Kokerrok met fabelmotieven. De kleur geelbruin is niet meer aangebracht. De kepala bestaat uit tumpal, die gevuld zijn met florale motieven en vlinders, en papan, die met bloemranken en vogels is versierd. Vlinders verwijzen naar een gelukkig huwelijk (Heringa, 1996). Tussen de tumpals staan kleine bloemen. De badan bestaat uit drie brede banen met horizontale fabelfiguren. De binnenste rij heeft afwisselend pagoden en twee elkaar aankijkende witte leeuwen of tijgers (singa siliwangi naar Veldhuisen). De twee buitenste stroken hebben afwisselend grotten en twee elkaar aankijkende zogenoemde Peksinagaliman: een combinatie van de feniks, draak en olifant, een motief afgeleid uit de Hindoe-mythologie. De hindoeïstische witte tijger werd als wapen overgenomen door het islamitische koninklijke huis van Cirebon. Deze tijger was eens de poortwachter van Silwangi, een beroemd hindoeheerser, hetgeen duidt op de symbolische link van het toen nieuwe moslimhof met zijn hindoevoorgangers. Veldhuisen geeft het patroon de naam sunyaragi, een toestand van spirituele leegte waarbij de ziel zich vermengd met het heelal (McCabe Elliot, 1984). Als signatuur draagt deze batik Masina. H. Mohammed Masina en zijn vrouw zijn belangrijk geweest in het doen herleven van de heilige patronen van de vorstenhoven van Cirebon. Hun batikwerk was zo buitengewoon fijn, dat zij als pioniers genoemd worden bij deze heropleving, terwijl eigenlijk een andere familie (Madmil) als eerste enkele van de nobele Cirebon motieven terugbrachten. De Masinas zijn derde generatie batikkers; ze gebruiken traditioneel bruin op crème of gebruinde ondergrond, terwijl Chinees blauw en rood hun werk eveneens karakteriseert. Deze familie is erg belangrijk voor het voortbestaan van fijn Cirebon batik tulis (McCabe Elliot, 1984). Sarungs (kokerrok voor mannen en vrouwen) met een complete centrale kepala werden vroeger gedragen door slaven, terwijl doeken met kepala aan een zijde gedragen werden door vrouwen die zich van slaven wilden onderscheiden.
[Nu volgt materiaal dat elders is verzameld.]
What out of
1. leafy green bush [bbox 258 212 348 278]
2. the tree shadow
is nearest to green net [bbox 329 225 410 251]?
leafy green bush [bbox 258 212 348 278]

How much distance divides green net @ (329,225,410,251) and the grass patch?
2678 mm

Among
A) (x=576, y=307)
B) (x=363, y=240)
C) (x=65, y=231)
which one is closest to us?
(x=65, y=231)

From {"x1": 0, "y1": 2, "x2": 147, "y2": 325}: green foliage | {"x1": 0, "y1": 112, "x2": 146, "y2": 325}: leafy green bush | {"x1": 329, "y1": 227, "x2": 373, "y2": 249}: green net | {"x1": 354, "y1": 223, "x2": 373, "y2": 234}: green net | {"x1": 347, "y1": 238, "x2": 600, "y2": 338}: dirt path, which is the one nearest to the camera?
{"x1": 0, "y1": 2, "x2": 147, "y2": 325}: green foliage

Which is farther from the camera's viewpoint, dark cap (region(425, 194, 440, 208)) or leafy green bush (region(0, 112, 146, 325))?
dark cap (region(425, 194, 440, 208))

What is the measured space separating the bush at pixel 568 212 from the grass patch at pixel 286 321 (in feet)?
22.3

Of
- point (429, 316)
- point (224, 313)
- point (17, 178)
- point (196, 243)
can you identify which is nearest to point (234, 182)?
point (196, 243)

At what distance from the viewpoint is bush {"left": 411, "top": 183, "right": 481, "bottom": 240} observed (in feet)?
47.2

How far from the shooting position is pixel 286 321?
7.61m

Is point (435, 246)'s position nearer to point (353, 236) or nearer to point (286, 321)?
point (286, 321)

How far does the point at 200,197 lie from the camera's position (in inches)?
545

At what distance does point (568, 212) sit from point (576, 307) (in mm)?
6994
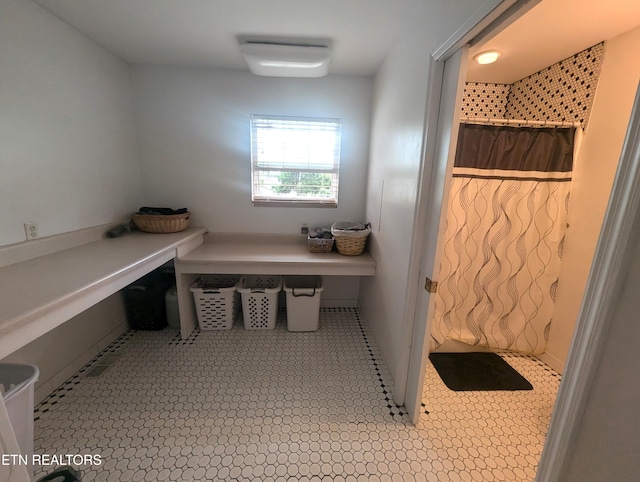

Na de afschaffing van de slavernij in 1860 werden alle typen sarungs gezien als de minder formele variant van de kain panjang (die ook gedragen wordt door mannen). Er kan gesteld worden dat sarungs met complete centrale kepala van een ouder type zijn dan die met kepala aan een zijde van een batik. De kepala van deze latere typen werd ook steeds meer complex (van Hout, 2001). Deze batik is nooit gebruikt en werd gemaakt voor de Indonesische markt en voor de export.